I have been collecting information about Vishtinetz families and here is what I previously had about the Klampucki family:
The name presumably comes from the village of Klampuciai, south of Vilkavikis.
Meir Klompitzki lived in Vishtinetz in 1899. (See Hamelitz, no. 85)
Judel Klampuzki, 23, dealer, Russia, Hebrew, last residence Wilkowischky, final destination New York, friend U. Lurje, 48 Hester St., New York, a passenger on the S. F. "Finland," from Antwerp, 7 January 1905, arrived in New York on 18 January 1905.
Dwoire Klamputzky, aged 46, widow, from Wysztienen, final destination New York, son-in-law paid passage, son-in-law Jacob Aronsohn, 108 Broome St., New York, was a passenger on the S. S. "Rotterdam," from Rotterdam, froom Rotterdam, on 15 July 1905, arrived in New York on 25 July 1905. She was detained, to meet son. Disposition, daughter Mrs.
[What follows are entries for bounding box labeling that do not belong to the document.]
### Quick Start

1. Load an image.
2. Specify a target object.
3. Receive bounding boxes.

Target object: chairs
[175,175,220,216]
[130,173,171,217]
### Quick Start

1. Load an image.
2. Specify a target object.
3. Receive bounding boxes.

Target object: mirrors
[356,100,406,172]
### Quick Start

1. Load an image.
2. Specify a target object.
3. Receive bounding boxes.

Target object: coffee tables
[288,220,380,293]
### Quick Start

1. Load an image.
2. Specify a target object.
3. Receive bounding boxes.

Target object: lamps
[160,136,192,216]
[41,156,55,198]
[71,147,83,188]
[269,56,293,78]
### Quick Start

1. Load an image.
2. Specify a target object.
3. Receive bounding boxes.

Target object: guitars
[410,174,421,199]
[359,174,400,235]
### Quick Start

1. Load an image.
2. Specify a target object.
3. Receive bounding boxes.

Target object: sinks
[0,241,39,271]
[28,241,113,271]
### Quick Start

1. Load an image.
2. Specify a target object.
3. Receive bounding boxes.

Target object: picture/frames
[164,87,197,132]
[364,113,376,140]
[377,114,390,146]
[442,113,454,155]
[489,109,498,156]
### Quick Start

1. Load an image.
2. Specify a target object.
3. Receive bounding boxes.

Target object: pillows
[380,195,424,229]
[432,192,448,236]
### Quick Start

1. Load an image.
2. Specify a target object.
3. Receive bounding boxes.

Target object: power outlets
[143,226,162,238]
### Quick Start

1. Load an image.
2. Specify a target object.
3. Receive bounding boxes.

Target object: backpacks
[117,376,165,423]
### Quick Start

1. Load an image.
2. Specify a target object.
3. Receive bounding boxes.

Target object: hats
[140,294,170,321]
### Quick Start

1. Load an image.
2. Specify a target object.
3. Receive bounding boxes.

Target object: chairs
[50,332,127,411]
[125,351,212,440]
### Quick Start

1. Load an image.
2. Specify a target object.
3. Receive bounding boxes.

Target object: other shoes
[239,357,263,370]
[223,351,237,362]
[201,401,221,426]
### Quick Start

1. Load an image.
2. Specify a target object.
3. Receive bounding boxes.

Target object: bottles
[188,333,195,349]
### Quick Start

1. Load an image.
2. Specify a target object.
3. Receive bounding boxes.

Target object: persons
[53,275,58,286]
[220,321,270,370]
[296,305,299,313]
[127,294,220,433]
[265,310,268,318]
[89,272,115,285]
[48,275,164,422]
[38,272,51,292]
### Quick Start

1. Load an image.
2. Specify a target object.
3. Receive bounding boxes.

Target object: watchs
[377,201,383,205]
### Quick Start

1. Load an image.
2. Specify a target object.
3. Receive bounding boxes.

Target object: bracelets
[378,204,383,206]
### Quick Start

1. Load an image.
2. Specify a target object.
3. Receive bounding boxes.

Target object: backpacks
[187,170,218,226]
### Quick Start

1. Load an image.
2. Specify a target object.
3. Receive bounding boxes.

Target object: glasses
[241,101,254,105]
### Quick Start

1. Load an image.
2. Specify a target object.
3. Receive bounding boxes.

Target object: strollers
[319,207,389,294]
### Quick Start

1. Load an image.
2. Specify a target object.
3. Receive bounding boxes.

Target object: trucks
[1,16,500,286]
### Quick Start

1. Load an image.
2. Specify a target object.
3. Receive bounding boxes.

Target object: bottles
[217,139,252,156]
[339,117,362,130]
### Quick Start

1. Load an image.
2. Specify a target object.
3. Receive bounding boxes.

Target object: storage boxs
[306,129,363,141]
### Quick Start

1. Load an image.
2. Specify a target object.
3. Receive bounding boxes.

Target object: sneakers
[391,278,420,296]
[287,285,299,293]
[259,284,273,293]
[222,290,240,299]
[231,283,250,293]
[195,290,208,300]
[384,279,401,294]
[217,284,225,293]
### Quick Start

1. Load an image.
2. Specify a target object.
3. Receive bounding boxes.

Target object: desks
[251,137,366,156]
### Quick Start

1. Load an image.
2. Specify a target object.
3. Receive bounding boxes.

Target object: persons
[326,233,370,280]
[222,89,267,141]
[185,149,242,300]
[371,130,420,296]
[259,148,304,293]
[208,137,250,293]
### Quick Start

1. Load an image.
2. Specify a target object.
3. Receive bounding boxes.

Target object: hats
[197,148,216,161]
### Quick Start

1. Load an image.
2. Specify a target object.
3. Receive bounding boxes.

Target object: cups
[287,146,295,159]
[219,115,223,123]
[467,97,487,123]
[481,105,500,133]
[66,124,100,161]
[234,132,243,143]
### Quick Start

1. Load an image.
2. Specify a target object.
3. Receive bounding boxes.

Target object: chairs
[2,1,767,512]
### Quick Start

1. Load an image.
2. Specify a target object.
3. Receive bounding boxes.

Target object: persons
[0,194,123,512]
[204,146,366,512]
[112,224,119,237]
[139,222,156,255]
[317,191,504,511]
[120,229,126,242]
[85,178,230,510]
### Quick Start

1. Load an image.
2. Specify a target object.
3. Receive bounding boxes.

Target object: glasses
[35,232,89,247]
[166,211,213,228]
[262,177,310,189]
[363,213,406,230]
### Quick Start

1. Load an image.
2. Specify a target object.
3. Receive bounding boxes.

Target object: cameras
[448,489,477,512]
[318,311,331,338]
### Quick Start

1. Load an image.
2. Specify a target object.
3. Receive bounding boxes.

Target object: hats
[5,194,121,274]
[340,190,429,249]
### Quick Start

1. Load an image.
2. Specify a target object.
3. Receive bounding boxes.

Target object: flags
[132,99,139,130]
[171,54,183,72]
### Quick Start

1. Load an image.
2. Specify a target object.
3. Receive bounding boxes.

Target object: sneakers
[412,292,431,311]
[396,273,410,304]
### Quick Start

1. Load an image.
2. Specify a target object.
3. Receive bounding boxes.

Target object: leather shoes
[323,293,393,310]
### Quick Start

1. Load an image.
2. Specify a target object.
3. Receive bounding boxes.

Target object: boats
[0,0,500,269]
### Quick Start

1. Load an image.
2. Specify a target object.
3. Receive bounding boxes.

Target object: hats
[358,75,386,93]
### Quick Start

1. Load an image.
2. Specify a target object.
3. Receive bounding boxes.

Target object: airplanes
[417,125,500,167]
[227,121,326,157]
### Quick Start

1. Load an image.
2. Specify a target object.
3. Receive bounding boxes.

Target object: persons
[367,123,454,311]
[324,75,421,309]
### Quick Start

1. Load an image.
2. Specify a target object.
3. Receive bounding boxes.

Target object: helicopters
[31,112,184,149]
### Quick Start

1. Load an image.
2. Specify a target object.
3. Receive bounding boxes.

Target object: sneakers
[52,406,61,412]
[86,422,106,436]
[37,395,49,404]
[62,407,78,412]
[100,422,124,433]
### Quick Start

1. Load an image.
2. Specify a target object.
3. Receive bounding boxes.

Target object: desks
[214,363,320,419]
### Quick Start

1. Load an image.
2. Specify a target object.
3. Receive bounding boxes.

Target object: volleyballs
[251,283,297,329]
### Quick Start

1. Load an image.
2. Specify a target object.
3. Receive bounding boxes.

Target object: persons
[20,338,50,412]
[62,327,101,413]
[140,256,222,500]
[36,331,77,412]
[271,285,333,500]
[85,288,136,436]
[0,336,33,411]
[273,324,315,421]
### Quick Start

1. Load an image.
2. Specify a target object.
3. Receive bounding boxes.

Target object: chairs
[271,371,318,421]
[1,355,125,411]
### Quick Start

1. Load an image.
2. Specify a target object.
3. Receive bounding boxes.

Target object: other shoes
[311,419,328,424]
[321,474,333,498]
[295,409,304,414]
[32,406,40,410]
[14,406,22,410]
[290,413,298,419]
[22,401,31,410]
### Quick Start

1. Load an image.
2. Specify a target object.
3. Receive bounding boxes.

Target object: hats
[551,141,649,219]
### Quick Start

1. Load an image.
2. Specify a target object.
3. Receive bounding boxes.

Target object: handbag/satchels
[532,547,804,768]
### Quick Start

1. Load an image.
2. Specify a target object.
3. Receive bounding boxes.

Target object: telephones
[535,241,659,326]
Jacob Harrison, 198 Broome, New York City, charged for one breakfast, one lunch, and one dinner.
Rosa Klampucky, 21, domestic, speaks Yiddish, German, Russian, and Lithuanian, Hebrew, last residence Vistytis, father Mejer Klampucky, Vistytis, Lithuania, final destination Niagara Falls, New York, uncle William K. Levey, 113 Falls Street, Niagara Falls, New York, 5' 2", dark complexion, black hair, brown eyes, born in Vistytis, a passenger on the S. S. "Aquitania," from Southampton, 24 June 1922, arrived in New York on 1 July 1922; detained at 3.40 pm to call aunt Ruth Kolker, 2876 E
Coney Island, New York, released 4.10 pm, no meals.